The PFAS Risk Hiding Beyond SDS Section 3

For many manufacturers, the PFAS review process starts with a familiar document: the Safety Data Sheet. The SDS is accessible, standardized, and already embedded in EHS and procurement workflows. So when Section 3 does not list PTFE, PVDF, fluoroelastomers, fluorosurfactants, or other PFAS-related substances, it is tempting to mark the product as “PFAS not identified” and move on.

That can create false confidence.

PFAS risk is not always visible in SDS Section 3. In fact, some of the most important PFAS signals may sit outside the SDS altogether: in product specifications, technical data sheets, industry literature, supplier formulations, regulatory lists, and comparable product evidence.

This is exactly where PFAS AI changes the workflow. Instead of treating the SDS as the final answer or main evidence, PFAS AI treats it as one evidence source in a broader risk-intelligence process.

The SDS was not designed to be a complete PFAS disclosure document

We know that SDS Section 3 is primarily a very effective hazard communication tool. Under OSHA’s SDS requirements, mixture composition disclosure focuses on ingredients classified as health hazards above applicable cutoffs, or ingredients that present a health risk below those cutoffs. SDS rules also allow certain chemical identities or concentrations to be withheld as trade secrets when the required statement is provided.

That means “not listed in Section 3” does not always mean “not present.”

Example: when Section 3 is silent, but the product still deserves a PFAS flag

Consider an anonymized example:

Product: LLDPE blown-film resin or polyolefin film grade
SDS Section 3: Lists polyethylene/resin components and generic additives; no PFAS chemical, no PTFE, no PVDF, no fluoroelastomer, no fluoropolymer CAS number.
Manual SDS-only conclusion: “No PFAS identified.”
PFAS AI conclusion: “High likelihood of fluoropolymer processing aid; estimated concentration range: approximately 80–500 ppm, or 0.008–0.05 wt%, subject to supplier confirmation.”

Why would PFAS AI flag this?

Because the SDS is only one signal. PFAS AI would evaluate product type, use case, manufacturing context, comparable products, and research evidence. Public technical references show that fluoropolymer-based polymer processing aids are commonly used in linear polyolefin extrusion to reduce melt fracture, sharkskin defects, die pressure, and surface imperfections. A 2014 paper on LLDPE extrusion describes fluoropolymer-based polymer processing aids as commonly used in industry to suppress surface defects and reduce die pressure.

The broader PFAS use literature also recognizes fluoropolymers such as PTFE as processing aids and raw materials in plastics and rubber production. Product and patent literature further shows examples of fluoropolymer processing-aid systems using VF2/HFP fluoro elastomers, FEP, and related fluoropolymer chemistries at low ppm levels. In one example, a processing aid system introduced at 400 ppm resulted in 80 ppm fluoropolymer processing aid; another system introduced at 400 ppm resulted in 120 ppm fluoropolymer processing aid. Commercial product literature also describes fluoropolymer-based polymer processing aids used at low addition levels such as100–500 ppm.

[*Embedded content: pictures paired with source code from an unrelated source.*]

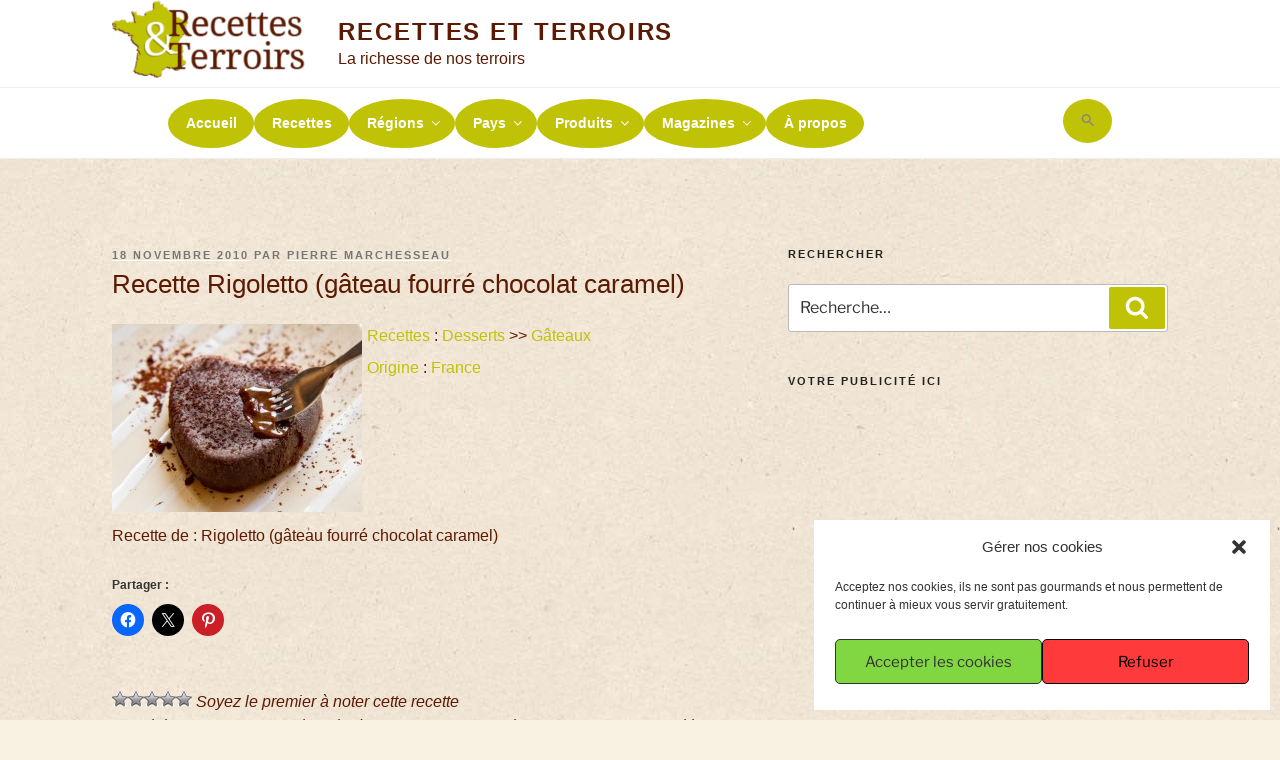

--- FILE ---
content_type: text/html; charset=utf-8
request_url: https://www.google.com/recaptcha/api2/aframe
body_size: 269
content:
<!DOCTYPE HTML><html><head><meta http-equiv="content-type" content="text/html; charset=UTF-8"></head><body><script nonce="X8GUpRv-CXwSB7Z_0UOfVw">/** Anti-fraud and anti-abuse applications only. See google.com/recaptcha */ try{var clients={'sodar':'https://pagead2.googlesyndication.com/pagead/sodar?'};window.addEventListener("message",function(a){try{if(a.source===window.parent){var b=JSON.parse(a.data);var c=clients[b['id']];if(c){var d=document.createElement('img');d.src=c+b['params']+'&rc='+(localStorage.getItem("rc::a")?sessionStorage.getItem("rc::b"):"");window.document.body.appendChild(d);sessionStorage.setItem("rc::e",parseInt(sessionStorage.getItem("rc::e")||0)+1);localStorage.setItem("rc::h",'1768804105126');}}}catch(b){}});window.parent.postMessage("_grecaptcha_ready", "*");}catch(b){}</script></body></html>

The AI-generated insight also clarifies the reasoning and evidence behind its conclusion:

Although SDS Section 3 does not disclose a PFAS chemical, the product category and supporting technical literature indicate a high likelihood of fluoropolymer processing-aid use. Likely PFAS class: fluoropolymer processing aid, potentially PVDF/VDF-HFP fluoroelastomer or related fluoropolymer chemistry. Estimated concentration: 80–500 ppm, based on comparable processing-aid literature and product-use patterns. Recommended action: targeted supplier confirmation and, if business-critical, focused testing.

That is a much stronger compliance workflow than a simple SDS keyword search.

The takeaway

SDS documents are necessary, but they are not sufficient.

A clean SDS Section 3 can be useful evidence, but it should not be treated as proof of PFAS absence. PFAS risk often lives in the spaces between documents: product function, material family, supplier history, industrial use patterns, technical literature, and low-level additives.

PFAS AI helps manufacturers close that gap. It finds the signals SDS review misses, estimates likely PFAS chemicals and concentration ranges when evidence supports it, and creates a more defensible workflow for supplier outreach, reporting readiness, and risk mitigation.